**DO THIS**: Transcribe the passage on Mack's early years in full, word for word.

Begin PASSAGE GIVEN

Mack was born on August 30, 1930, in Pittsburgh. His parents divorced and Mack grew up with his mother as she moved around the country, finally winding up in Texas. He was living in Houston in 1949 and writing plays when he became the jazz correspondent for Down Beat magazine, interviewing everyone from Frank Sinatra to Duke Ellington. He worked various jobs over the next decade—barge electrician, cook, carny. Driving a taxi around Houston he was struck by all the different kinds of music he heard—and he began seeking out strangers to record, ultimately working with many, including Hopkins, Lipscomb, and Shaw.

End PASSAGE GIVEN
Begin EXTRACTED ENTRIES

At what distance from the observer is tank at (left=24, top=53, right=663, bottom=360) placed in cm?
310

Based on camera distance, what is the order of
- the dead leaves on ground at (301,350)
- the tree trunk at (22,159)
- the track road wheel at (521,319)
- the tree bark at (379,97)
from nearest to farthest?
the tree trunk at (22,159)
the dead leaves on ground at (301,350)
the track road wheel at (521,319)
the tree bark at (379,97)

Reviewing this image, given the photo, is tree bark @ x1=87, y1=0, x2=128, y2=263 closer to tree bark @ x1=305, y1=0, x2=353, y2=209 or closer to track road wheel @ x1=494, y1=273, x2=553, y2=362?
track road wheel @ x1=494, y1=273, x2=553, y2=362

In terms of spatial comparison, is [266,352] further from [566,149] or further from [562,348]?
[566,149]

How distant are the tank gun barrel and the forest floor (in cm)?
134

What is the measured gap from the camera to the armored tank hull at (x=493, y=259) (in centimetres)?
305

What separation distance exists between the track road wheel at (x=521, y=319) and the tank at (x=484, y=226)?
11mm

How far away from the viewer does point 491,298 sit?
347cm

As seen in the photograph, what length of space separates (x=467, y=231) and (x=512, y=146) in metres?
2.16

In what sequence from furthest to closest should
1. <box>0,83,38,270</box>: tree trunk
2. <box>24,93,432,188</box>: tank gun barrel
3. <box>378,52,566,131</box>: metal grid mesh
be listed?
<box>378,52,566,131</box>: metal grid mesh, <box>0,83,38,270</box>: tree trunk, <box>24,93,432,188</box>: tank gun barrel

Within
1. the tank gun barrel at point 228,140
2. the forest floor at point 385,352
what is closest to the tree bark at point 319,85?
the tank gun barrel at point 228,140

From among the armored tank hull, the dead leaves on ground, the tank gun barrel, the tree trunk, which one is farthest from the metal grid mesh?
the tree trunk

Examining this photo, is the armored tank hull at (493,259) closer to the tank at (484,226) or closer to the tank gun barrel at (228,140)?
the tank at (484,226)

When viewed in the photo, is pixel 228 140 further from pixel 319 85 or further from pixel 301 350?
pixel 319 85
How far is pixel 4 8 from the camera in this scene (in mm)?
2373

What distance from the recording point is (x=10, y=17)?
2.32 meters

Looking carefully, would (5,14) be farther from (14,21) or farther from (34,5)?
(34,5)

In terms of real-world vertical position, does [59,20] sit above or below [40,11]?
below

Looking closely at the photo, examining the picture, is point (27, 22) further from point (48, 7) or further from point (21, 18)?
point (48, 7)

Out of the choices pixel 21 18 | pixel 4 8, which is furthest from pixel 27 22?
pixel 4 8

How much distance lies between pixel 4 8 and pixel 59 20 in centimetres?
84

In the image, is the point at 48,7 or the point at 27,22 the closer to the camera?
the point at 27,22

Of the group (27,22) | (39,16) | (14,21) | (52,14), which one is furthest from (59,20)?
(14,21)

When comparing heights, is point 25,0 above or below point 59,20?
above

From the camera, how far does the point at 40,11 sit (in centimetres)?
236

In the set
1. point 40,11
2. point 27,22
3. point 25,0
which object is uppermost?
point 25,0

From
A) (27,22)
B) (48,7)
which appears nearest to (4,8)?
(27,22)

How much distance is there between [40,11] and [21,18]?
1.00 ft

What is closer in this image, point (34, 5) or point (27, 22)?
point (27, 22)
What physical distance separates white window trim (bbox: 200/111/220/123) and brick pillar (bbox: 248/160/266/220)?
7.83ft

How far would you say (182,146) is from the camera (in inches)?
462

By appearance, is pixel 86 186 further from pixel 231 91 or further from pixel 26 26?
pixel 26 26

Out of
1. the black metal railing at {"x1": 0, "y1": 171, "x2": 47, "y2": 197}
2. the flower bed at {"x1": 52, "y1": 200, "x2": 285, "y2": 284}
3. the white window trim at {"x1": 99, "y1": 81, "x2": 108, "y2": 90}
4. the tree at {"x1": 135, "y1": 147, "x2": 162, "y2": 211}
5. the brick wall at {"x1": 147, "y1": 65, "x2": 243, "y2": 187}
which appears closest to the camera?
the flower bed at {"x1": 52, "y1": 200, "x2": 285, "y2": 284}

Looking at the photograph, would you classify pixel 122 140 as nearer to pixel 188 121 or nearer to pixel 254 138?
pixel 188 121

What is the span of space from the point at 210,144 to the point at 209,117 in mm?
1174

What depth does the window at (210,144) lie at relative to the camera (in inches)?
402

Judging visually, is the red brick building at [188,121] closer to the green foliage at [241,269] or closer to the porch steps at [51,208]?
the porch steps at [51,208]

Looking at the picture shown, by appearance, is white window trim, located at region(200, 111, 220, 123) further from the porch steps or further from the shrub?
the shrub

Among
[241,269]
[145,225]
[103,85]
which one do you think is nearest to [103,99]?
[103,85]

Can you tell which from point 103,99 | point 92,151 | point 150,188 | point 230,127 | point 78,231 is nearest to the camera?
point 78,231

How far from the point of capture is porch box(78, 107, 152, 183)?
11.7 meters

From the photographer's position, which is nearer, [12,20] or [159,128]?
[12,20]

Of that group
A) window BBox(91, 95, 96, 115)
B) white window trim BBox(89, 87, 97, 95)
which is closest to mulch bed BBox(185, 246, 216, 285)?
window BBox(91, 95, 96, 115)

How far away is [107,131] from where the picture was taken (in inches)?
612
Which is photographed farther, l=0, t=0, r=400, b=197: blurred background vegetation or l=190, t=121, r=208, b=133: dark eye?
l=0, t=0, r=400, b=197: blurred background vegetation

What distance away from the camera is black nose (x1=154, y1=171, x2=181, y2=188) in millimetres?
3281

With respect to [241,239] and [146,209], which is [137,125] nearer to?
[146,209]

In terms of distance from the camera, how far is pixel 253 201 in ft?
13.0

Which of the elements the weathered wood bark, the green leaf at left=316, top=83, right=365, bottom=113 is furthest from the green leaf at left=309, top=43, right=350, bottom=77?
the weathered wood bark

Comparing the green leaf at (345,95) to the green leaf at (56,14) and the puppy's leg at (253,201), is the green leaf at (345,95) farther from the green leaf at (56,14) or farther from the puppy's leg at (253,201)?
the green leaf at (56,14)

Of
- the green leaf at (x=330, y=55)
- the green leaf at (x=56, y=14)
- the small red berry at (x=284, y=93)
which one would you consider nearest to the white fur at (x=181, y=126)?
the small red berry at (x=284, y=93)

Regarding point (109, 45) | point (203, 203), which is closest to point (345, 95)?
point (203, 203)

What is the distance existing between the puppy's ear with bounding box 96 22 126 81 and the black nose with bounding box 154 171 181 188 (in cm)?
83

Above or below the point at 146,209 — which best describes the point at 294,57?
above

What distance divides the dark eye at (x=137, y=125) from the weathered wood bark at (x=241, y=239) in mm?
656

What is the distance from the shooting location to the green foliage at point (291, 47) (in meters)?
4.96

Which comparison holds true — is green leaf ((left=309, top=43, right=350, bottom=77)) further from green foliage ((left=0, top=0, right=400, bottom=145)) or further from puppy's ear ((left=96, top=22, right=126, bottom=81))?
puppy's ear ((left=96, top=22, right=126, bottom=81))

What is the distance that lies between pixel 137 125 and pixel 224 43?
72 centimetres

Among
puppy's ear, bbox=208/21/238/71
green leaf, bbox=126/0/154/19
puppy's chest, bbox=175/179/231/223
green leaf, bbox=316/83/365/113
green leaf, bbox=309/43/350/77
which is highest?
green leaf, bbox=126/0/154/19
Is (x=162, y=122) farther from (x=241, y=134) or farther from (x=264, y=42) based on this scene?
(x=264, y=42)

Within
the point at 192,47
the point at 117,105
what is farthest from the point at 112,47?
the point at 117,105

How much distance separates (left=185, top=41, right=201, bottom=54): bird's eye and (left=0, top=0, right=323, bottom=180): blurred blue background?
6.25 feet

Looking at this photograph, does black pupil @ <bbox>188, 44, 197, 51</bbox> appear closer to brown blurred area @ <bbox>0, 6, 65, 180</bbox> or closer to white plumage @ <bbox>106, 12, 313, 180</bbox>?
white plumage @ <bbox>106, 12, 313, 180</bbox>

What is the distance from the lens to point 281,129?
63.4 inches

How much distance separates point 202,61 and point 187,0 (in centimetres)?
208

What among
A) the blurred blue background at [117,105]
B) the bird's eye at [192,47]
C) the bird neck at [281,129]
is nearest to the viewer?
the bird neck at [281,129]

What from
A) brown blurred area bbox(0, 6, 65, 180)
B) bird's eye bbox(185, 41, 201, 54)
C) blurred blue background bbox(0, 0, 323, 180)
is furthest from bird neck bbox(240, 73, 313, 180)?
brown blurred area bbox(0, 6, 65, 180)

End EXTRACTED ENTRIES

**WORKED SOLUTION**:
Mack was born on August 30, 1930, in Pittsburgh. His parents divorced and Mack grew up with his mother as she moved around the country, finally winding up in Texas. He was living in Houston in 1949 and writing plays when he became the jazz correspondent for Down Beat magazine, interviewing everyone from Frank Sinatra to Duke Ellington. He worked various jobs over the next decade—barge electrician, cook, carny. Driving a taxi around Houston he was struck by all the different kinds of music he heard—and he began seeking out strangers to record, ultimately working with many, including Hopkins, Lipscomb, and Shaw.